It's difficult to figure out why Nareko Sekuwa Ghar is such a popular eatery in Biratnagar. The two-storey restaurant would fail just about every hygiene inspection, it has dozens of cubicles for private dining that give it a slightly uncouth look and the ambience is not what you may call haute cuisine.
Still, it is difficult to find a table because Nareko is a serious eating place with no frills, and there is a carnivorous carnival here every evening.
Located just off Mahendra Chok on College Road Nareko's clientele is all of Biratnagar's movers and shakers- civil servants, businessmen, young men and women from Dharan enjoying a night out, a couple of female Japanese volunteers and even a group of boisterous Indian shopkeepers from across the border.
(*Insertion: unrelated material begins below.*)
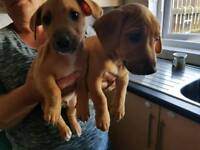 2 tan boy's pure jack Russell pups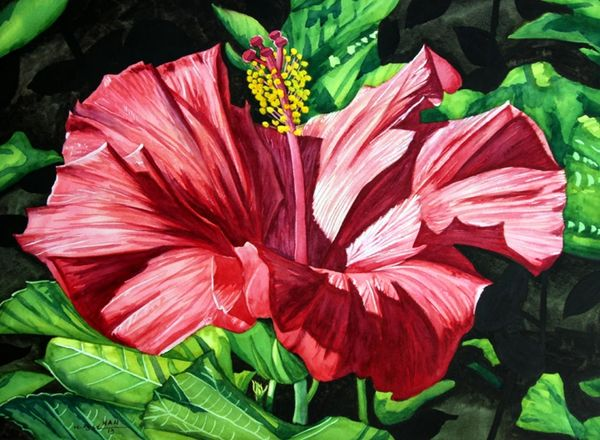 Hibiscus - Red I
So, what is it that brings them here? The news has spread literally through word of mouth that Nareko serves the most mouth-watering barbecues, sekuwas and goat roast east of Nijgad. They believe in keeping things simple here: no rice, no tarkari, no desserts and other distractions. Just goat, goat and more goat. Goat innards fried, grilled goat, goat braised, goat boiled, goat liver fried, coagulated goat blood, goat brains, goat tripe, goat momos.
Nareko is not for the faint-hearted, yet we are surprised to hear that quite a few of the clients are vegetarian. Maybe the sight of so much meat got their goat. As a major concession to leaf eaters, management recently decided to introduce a potato dish.
"It's hard work feeding 400 people every day but service is quick and we have rapid turnaround," explains Shyam Bahadur Gautam (pictured), whose father Nare started the sekuwa shop 35 years ago when he migrated here from Kabhre.
Shyam employs 15 people, and the restaurant is open from 2-9PM. On an average day three goats are martyred, four on weekends. No other animals are served. If you want to decisively turn vegetarian, Nareko is a place to start. But if you just want to be made into a scapegoat, this is the place for you.